Skip pictures in the listing below; copy exactly the lines from the one with "Motorna pumpa za vodu wp-27 agm - Subotica" through the one with "Star Trek Coloring", inclusive.

• Records supplied
────

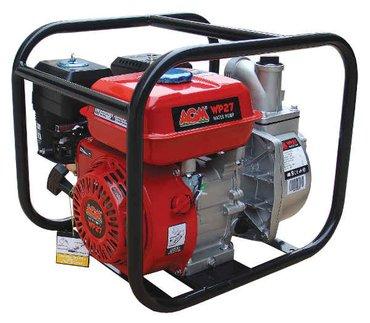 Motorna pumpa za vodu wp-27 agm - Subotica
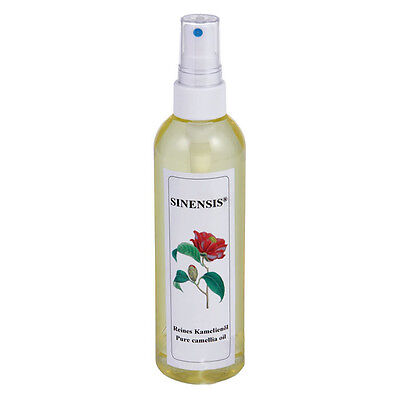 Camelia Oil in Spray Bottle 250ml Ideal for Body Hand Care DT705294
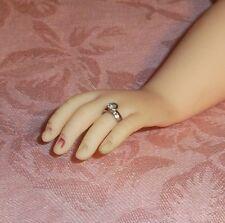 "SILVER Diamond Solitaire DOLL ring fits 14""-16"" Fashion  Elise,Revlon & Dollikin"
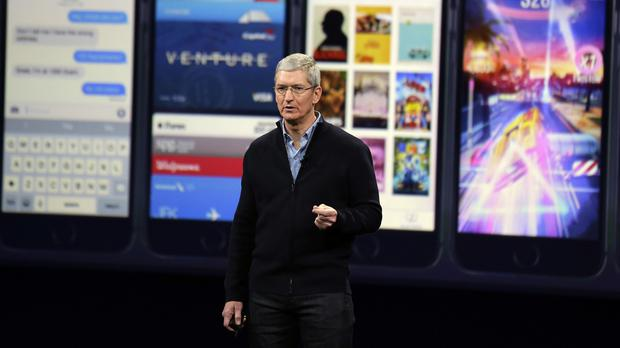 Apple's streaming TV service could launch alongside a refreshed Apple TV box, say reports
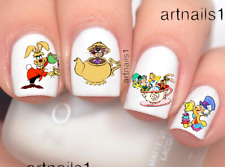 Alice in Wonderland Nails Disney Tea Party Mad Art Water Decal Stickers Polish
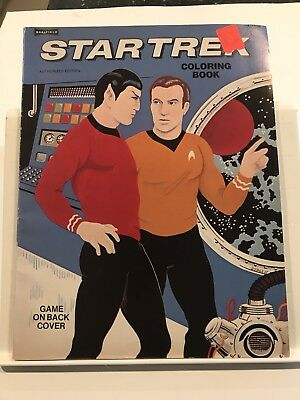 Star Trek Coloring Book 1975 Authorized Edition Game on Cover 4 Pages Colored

────

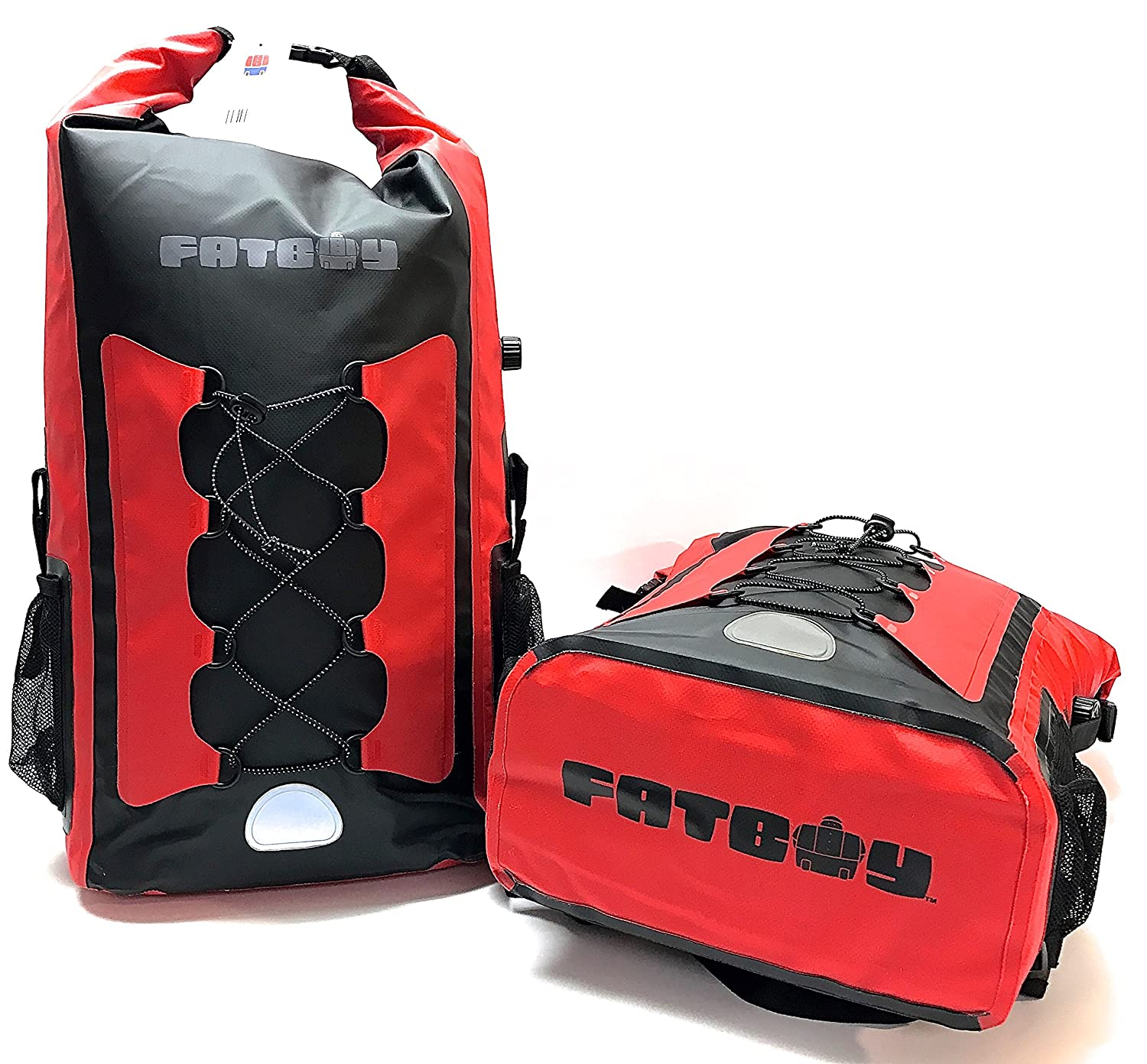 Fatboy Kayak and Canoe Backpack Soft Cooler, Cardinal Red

────

• Result below
 Motorna pumpa za vodu wp-27 agm - Subotica
 Camelia Oil in Spray Bottle 250ml Ideal for Body Hand Care DT705294
 "SILVER Diamond Solitaire DOLL ring fits 14""-16"" Fashion  Elise,Revlon & Dollikin"
 Apple's streaming TV service could launch alongside a refreshed Apple TV box, say reports
 Alice in Wonderland Nails Disney Tea Party Mad Art Water Decal Stickers Polish
 Star Trek Coloring Book 1975 Authorized Edition Game on Cover 4 Pages Colored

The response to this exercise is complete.